Projeto desenvolvido em parceria com a Universidade de Glasgow criou um aplicativo para melhorar o fluxo de informações sobre inundações em territórios vulneráveis e foi incorporado pela Defesa Civil dos estados de Mato Grosso do Sul e Santa Catarina
Um estudo da Fundação Getulio Vargas (FGV) e da Universidade de Glasgow que desenvolveu um aplicativo para monitorar inundações em territórios vulneráveis, venceu o Celebrating Impact Prize na categoria Outstanding Societal Impact, premiação voltada para reconhecer projetos que tenham gerado significativo impacto social.
O prêmio anual é concedido pelo Economic and Social Research Council (ESRC), o conselho de pesquisa nas áreas de economia e ciências sociais vinculado ao UK Research and Innovation, órgão do Reino Unido que financia pesquisas científicas.
De acordo com o pesquisador da Universidade de Glasgow, João de Albuquerque, que liderou o projeto em conjunto com a pesquisadora da Escola de Administração de Empresas de São Paulo (FGV EAESP), Maria Alexandra Cunha, este prêmio é o mais importante do Reino Unido quando se trata de reconhecer pesquisas das ciências sociais que tenham gerado impacto.
“O Celebrating Impact Prize se trata de um prêmio acadêmico avaliado por pares, ou seja, estamos falando em premiar um projeto que saiu do campo da produção de um conhecimento acadêmico para gerar impacto na vida da população”, destacou o pesquisador. Albuquerque acredita que esta conquista não só traz o reconhecimento do estudo em si, mas reitera o modo de fazer pesquisa, em coprodução com diferentes instituições, governo, entidades da sociedade civil, entre outros.

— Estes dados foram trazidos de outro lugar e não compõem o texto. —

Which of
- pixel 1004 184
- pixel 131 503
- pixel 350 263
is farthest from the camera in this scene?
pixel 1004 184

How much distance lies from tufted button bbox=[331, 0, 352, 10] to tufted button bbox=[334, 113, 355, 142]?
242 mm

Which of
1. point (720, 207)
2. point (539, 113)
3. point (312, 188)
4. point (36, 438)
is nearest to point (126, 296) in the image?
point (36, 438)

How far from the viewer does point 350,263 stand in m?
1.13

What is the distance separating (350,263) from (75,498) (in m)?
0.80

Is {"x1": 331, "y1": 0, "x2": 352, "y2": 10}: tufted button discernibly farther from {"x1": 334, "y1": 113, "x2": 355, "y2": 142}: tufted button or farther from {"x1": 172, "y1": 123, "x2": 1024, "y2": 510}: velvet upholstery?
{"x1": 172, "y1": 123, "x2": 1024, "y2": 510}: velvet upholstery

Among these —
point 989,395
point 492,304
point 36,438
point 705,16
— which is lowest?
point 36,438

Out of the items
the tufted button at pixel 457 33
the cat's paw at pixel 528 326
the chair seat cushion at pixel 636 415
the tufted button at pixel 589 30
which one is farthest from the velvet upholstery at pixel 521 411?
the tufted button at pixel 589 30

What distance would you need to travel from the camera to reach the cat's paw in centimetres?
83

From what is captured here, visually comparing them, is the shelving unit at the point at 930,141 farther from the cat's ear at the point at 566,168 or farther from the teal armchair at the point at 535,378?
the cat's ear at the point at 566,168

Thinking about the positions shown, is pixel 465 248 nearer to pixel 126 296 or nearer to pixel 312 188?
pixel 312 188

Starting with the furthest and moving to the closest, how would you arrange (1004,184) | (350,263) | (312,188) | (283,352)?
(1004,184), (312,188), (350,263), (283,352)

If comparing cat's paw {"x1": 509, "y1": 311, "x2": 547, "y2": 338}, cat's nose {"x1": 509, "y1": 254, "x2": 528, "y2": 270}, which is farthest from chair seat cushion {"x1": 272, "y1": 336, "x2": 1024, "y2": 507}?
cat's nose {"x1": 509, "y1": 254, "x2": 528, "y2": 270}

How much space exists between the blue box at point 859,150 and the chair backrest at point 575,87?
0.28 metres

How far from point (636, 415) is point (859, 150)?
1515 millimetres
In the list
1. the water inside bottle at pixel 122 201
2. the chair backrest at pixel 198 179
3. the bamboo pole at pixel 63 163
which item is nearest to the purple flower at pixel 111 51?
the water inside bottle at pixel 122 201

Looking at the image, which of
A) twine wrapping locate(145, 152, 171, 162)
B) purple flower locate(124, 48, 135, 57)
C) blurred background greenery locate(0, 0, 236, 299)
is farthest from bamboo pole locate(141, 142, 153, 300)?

O vice-diretor FGV EAESP, Tales Andreassi, destaca: “Esta premiação mostra que a Pesquisa da FGV está atingindo patamares internacionais de qualidade e excelência, auxiliando nossa escola na captação ativa de bolsas e financiamentos advindos de outros países”.
Dados à Prova D’água
O projeto Dados à Prova D’água busca melhorar o fluxo de informações relacionadas a inundações, sobretudo em regiões vulneráveis a este tipo de ocorrência. A pesquisadora Maria Alexandra explica que estas informações costumam ser provenientes de agências governamentais ou centros especialistas. Essas agências e centros produzem dados que subsidiam, por exemplo, o envio de alertas para a população que também conta com suas próprias informações baseadas em conhecimento do território em que ocupa.
“Além disso, as pessoas de uma determinada comunidade também repassam umas às outras o conhecimento sobre o seu território, o que eventualmente pode informar políticas públicas. Acontece que todo este fluxo de dados sobre inundações, com diferentes informações e oriundas das várias partes interessadas acaba se quebrando, o que pode pôr em risco o bem-estar da população. Por isso, nosso projeto criou métodos para melhorar o fluxo dessas informações”, declarou Cunha.
O estudo culminou na criação de um aplicativo gratuito, disponível para quaisquer comunidades, no qual as pessoas alimentam uma plataforma com medidas das chuvas e do nível dos rios, além de informações sobre as consequências desses eventos no território. O aplicativo envia esses dados gerados pela população para um banco de dados, que também é alimentado pelas agências e centros especializados, e a partir do qual é gerado um dashboard, disponível à população, Defesa Civil, ou a qualquer interessado.
Segundo Cunha, não dá para falar do aplicativo sem exaltar os métodos que foram criados pelos pesquisadores para coproduzir conhecimentos com as pessoas dos territórios vulneráveis ou de centros de expertise. O grupo adotou uma abordagem inspirada na pedagogia dialógica de Paulo Freire e guiada por princípios de justiça climática e de justiça de dados. “Para dar visibilidade a esses dados desenvolvemos o diário de dados, e para engajar a população com essas informações, aplicamos a jardinagem de dados, a polinização e o mapeamento dialógico”.
Além disso, o projeto Dados à Prova D’água criou uma disciplina eletiva para escolas do ensino médio, localizadas em regiões que sofrem com risco de inundação. Assim, alunos e professores em sala de aula podem exercitar este método de medição pluviométrica e ajudar a disseminar a ferramenta em seus territórios.
“Este é um componente importante deste projeto, tendo em vista que o aplicativo inicialmente foi testado em 7 cidades de 5 estados brasileiros. Os “polinizadores” do projeto não só testaram a plataforma, mas orientaram a população a utilizar o pluviômetro, as formas corretas de tirar as medidas, como subir essas informações no app, além de disseminar o uso da ferramenta para outras pessoas na cidade, como alunos e membros das comunidades”, disse.
Atualmente, a plataforma já foi utilizada por mais de 200 escolas e mais de 100 defesas civis, que mobilizaram em torno de 500 cientistas cidadãos.